As you may be aware we recently sent out a survey on the adoption of component accounting. Thanks to all that took the time to respond.
The results of the survey with our comments in italics are as follows:
Did you use specialist software to implement component accounting?
Yes – 25.9% ; No – 74.1%
This is broadly in line with what we would have expected using our own clients as a benchmark
If you did not use specialist software are you intending to procure software in the future?
Yes – 34.5% ; No – 39.7% ; n/a already using software – 25.9%
Overall 60% of Associations will be using software for component accounting in the future. Many Associations felt that complying with component accounting for the first time as well as implementing new software could be problematic. The survey bears this out
Did the adoption of Component Accounting lead to covenant compliance issues for your Association?
Yes – 13.8% ; No – 86.2%
As covenants were set prior to the adoption of component accounting there was always a chance that covenant compliance issues could arise particularly with those Associations that suffered a large write-down in asset values. Bearing in mind that the change has had no affect on the Association’s ability to repay debt, lenders should be fairly relaxed about this – but in many cases won’t be…

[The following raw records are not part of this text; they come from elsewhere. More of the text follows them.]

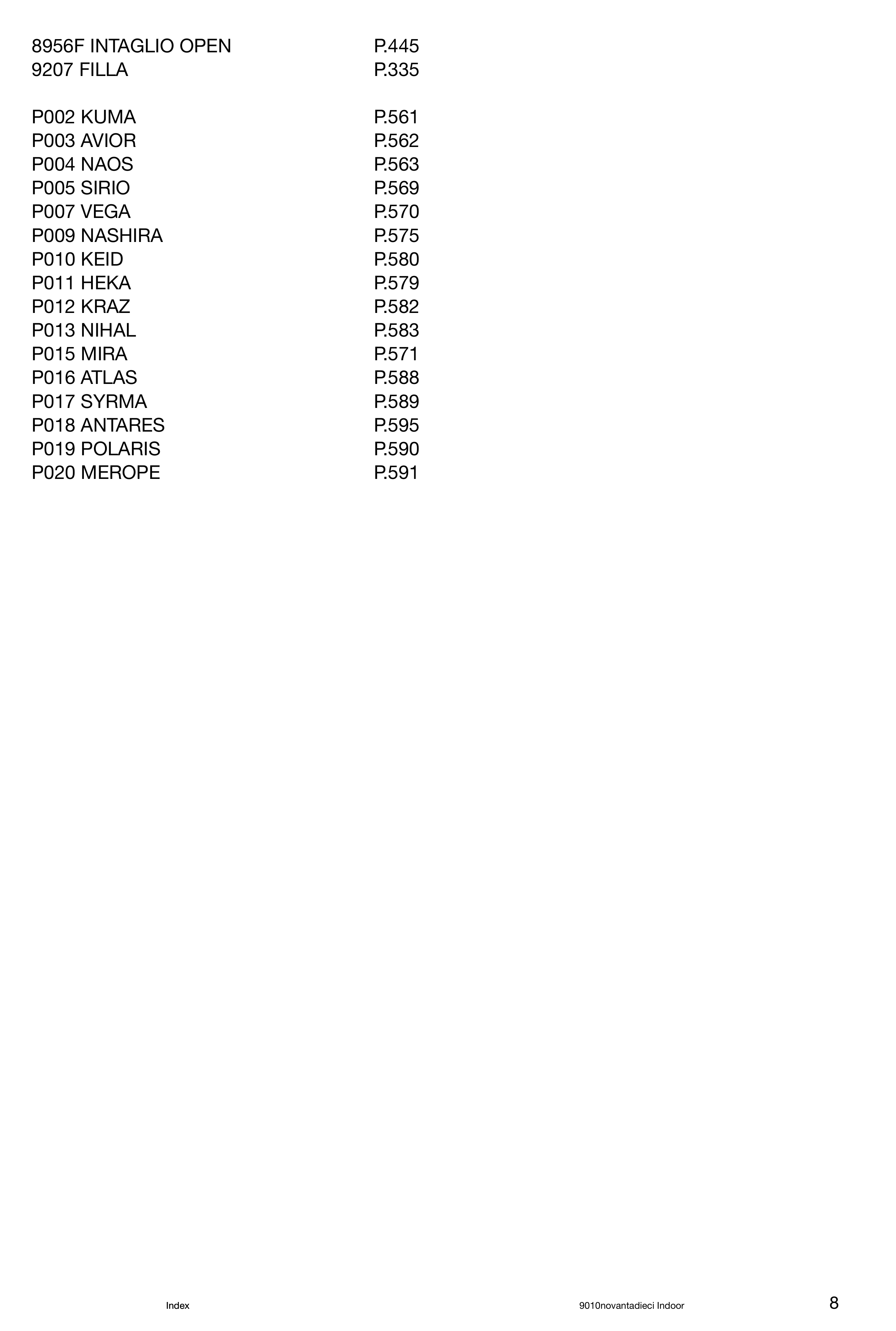 8956F INTAGLIO OPEN P.445
9207 FILLA P.335

P002 KUMA P.561
P003 AVIOR P.562
P004 NAOS P.563
P005 SIRIO P.569
P007 VEGA P.570
P009 NASHIRA P.575
P010 KEID P.580
P011 HEKA P.579
P012 KRAZ P.582
P013 NIHAL P.583
P015 MIRA P.571
P016 ATLAS P.588
P017 SYRMA P.589
P018 ANTARES P.595
P019 POLARIS P.590
P020 MEROPE P.591

Index

9010novantadieci Indoor

8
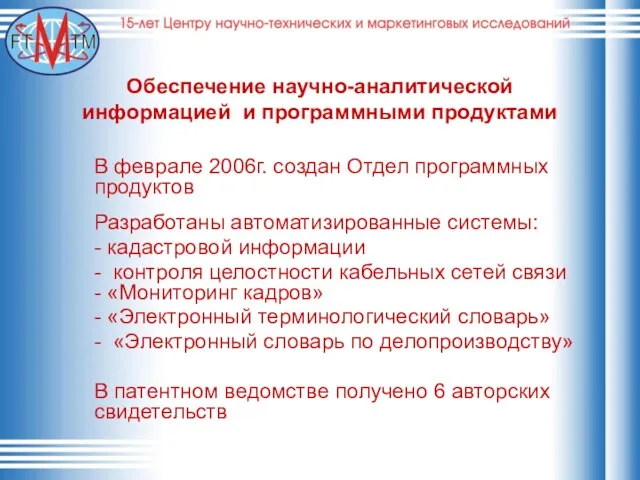 FT M TM

15-лет Центру научно-технических и маркетинговых исследований

Обеспечение научно-аналитической информацией и программными продуктами

В феврале 2006г. создан Отдел программных продуктов

Разработаны автоматизированные системы:
- кадастровой информации
- контроля целостности кабельных сетей связи
- «Мониторинг кадров»
- «Электронный терминологический словарь»
- «Электронный словарь по делопроизводству»

В патентном ведомстве получено 6 авторских свидетельств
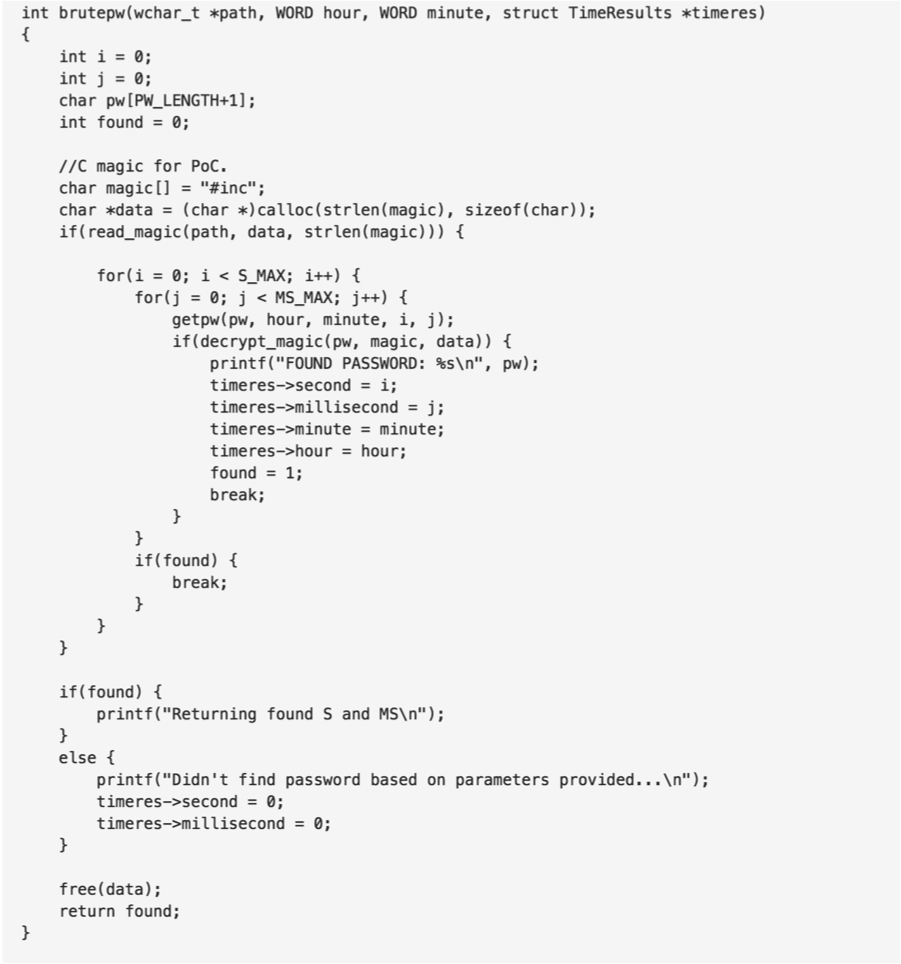 int brutepw(wchar_t *path, WORD hour, WORD minute, struct TimeResults *timeres)
{
    int i = 0;
    int j = 0;
    char pw[PW_LENGTH+1];
    int found = 0;

    //C magic for PoC.
    char magic[] = "#inc";
    char *data = (char *)calloc(strlen(magic), sizeof(char));
    if(read_magic(path, data, strlen(magic))) {

        for(i = 0; i < S_MAX; i++) {
            for(j = 0; j < MS_MAX; j++) {
                getpw(pw, hour, minute, i, j);
                if(decrypt_magic(pw, magic, data)) {
                    printf("FOUND PASSWORD: %s\n", pw);
                    timeres->second = i;
                    timeres->millisecond = j;
                    timeres->minute = minute;
                    timeres->hour = hour;
                    found = 1;
                    break;
                }
            }
            if(found) {
                break;
            }
        }
    }

    if(found) {
        printf("Returning found S and MS\n");
    }
    else {
        printf("Didn't find password based on parameters provided...\n");
        timeres->second = 0;
        timeres->millisecond = 0;
    }

    free(data);
    return found;
}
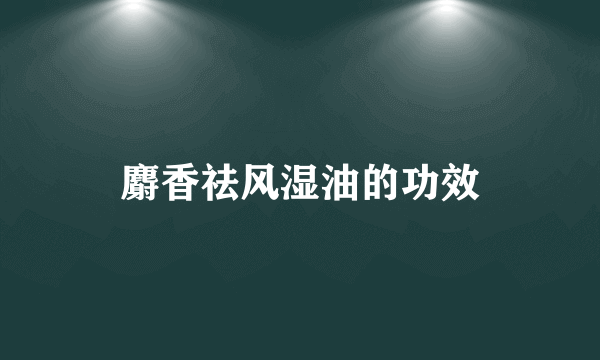 麝香祛风湿油的功效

Did your lenders require additional information for you as a direct result of the adoption of component accounting?
Yes – 37.9% ; No – 60.3% ; not applicable 1.7%
The amount of Associations being asked for additional information from their lenders is less than we would have expected. This may be due to the fact that clients tend to engage with us on this when lenders ask for additional information. It does show that many lenders are comfortable with component accounting so long as covenants are complied with.
If lenders asked for additional information , was the level of information requested in your opinion, reasonable?
Yes – 28.1% ; No – 14.0% ; Not applicable – 57.9%
A third of those that were asked to provide additional information felt that the amount of information requested was unreasonable. We have heard from many Associations stating that lenders are looking for reworked accounts and projections and even for accounts to be audited on a non-component basis. As noted above adopting component accounting would have no impact on an Association’s ability to repay loans – so the concern is that either some lenders have not fully grasped what the effect of component accounting is, or that they may be seeking to take advantage of the situation.
Do you anticipate problems in future years in complying with Component Accounting?
Yes – 12.3% ; No – 87.7
We expected the level of Associations anticipating problems in future years to be higher than 12.3% The current and future periods are likely to present their own challenges such dealing with partially completed maintenance contracts, reconciling spreadsheets back nominal ledger etc.
Overall, was the adoption of component accounting a worthwhile exercise for your Association?
Yes -31% ; No – 69%
A surprising number of Associations felt that adopting component accounting was a worthwhile exercise. There may be a number of reasons for this including sarcasm, masochism or the sector’s love of complying with difficult accounting requirements.
Other explanations include sarcasm and accountants being happy when the figures improve regardless of the reason for that improvement.
Were there any particular problems that you faced in complying with component accounting
We received 40 responses to this question (out of a total of 58).
The most common responses were problems with historic records (9) and the significant amount of resources required to comply (17).
Other respondents noted software issues that they had encountered and others complianed about the adoption of component accounting from a technical perspective.
We have included some of the comments below (edited to remove expletives and defamatory comments) and added our comments where appropriate:
“The only particular problem was the level of resource required to analyse the prior years information and then to process on to the format required by the auditors.”
“Complete waste of time and money.”
“It has had an adverse impact on our SHAPS Pension Scheme Risk Assessment”
“Historical information severly lacking. Using a spreadsheet has meant some errors creeping in already. Time input was great. Extra cost incurred.”
Bearing in mind that 37% of respondents intend to continue spreadsheets in the future this raises an issue. As we all know spreadsheets tend to become messier as they age. For spreadsheets that may include thousands of components this effect may be an issue in coming years.
“There were no particular problems as department managers worked together to discuss and agree approach being implemented”
“The main problem is that it forces HA’s to take a big step along the road of Enron-style accounting i.e. “Lets reclassify our running costs as investments, it will increase our surpluses and strengthen our balance sheet”. The trouble with this line, especially for non-charity HAs, is that it hugely increases tax liabilities and weakens their cash position. We also foresee more problems developing in the future in the practicalities of the operation of component accounting.”
The adoption of component accounting should be tax neutral. Whether expenditure is allowable for tax purposes wouldn’t be driven by the Association’s accounting policies. That being said the point re tax is interesting as component accounting could lead to tax-paying Associations having to explain significant adjustments in the tax computations to HMRC.
We plan to leave the survey open for the time being and will post the details on this blog.
Once again thanks to everyone who contributed and feel free to add comments.